02 mar 2020 . Actualizado a las 05:00 h.

Nadie te va a querer con ese carácter. ¿Por qué tienes que ser tan mandona? Estás engordando, ¿no crees? Sí, estás echando barriga. Al final vas a ser una fofa. Tíñete, que con esas canas pareces una dejada. ¿Por qué no te pones tacones? Siempre con esas zapatillas... Es mejor que no hables mucho. A los hombres no le gustan las chicas demasiado inteligentes. Ponte algo de maquillaje, sácate partido. Vienes demasiado arreglada. Tienes pinta de abandonada, ¿por qué no te arreglas un poco más? Oye, pero no seas tan intimidante. Ten cuidado, no camines sola por la calle. ¿No será mejor que te dejes crecer el pelo? Me gustaba más cuando lo tenías más corto. ¿Cuántos años tienes?
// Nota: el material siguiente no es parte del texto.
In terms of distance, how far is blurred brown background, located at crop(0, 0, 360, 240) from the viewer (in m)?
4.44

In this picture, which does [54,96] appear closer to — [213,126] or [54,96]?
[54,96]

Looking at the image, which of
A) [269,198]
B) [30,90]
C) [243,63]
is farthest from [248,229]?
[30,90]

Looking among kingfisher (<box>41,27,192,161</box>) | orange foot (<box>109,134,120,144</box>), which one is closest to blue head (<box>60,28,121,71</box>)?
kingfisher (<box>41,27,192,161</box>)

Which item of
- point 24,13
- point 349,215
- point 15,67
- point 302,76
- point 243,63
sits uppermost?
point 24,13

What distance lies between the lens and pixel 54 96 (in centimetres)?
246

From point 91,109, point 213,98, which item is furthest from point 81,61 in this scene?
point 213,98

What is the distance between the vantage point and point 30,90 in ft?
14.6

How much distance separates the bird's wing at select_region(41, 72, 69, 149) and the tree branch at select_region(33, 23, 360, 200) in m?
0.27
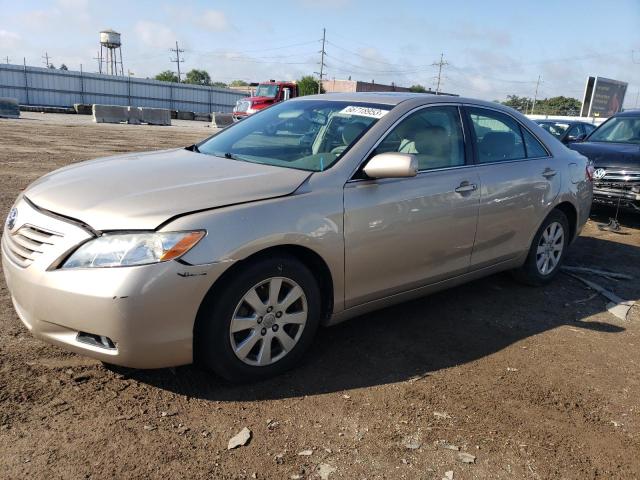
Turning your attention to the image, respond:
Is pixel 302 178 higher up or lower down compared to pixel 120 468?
higher up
Se te está echando el tiempo encima, ¿es que todavía no estás saliendo con nadie? ¿Pero no quieres tener hijos? Venga, si solo era una broma, no te pongas así, niña. ¿No crees que estás bebiendo demasiado? Tómate una copa, no seas tan estirada. ¿Por qué no hablas? No estés tan callada, pareces antipática. ¿Es que siempre tienes que ser una borde? No llores. ¿No te parece que eres un poco ambiciosa? No seas tan listilla. ¿De verdad te vas a poner esa falda? Sonríe un poco. No sonrías a los hombres, pueden malinterpretarlo. Compórtate. Pareces una salvaje. Así me ha hecho recordar un vídeo viral que esto es lo que me han dicho en los últimos tres meses para subrayarme que debía ser una señorita.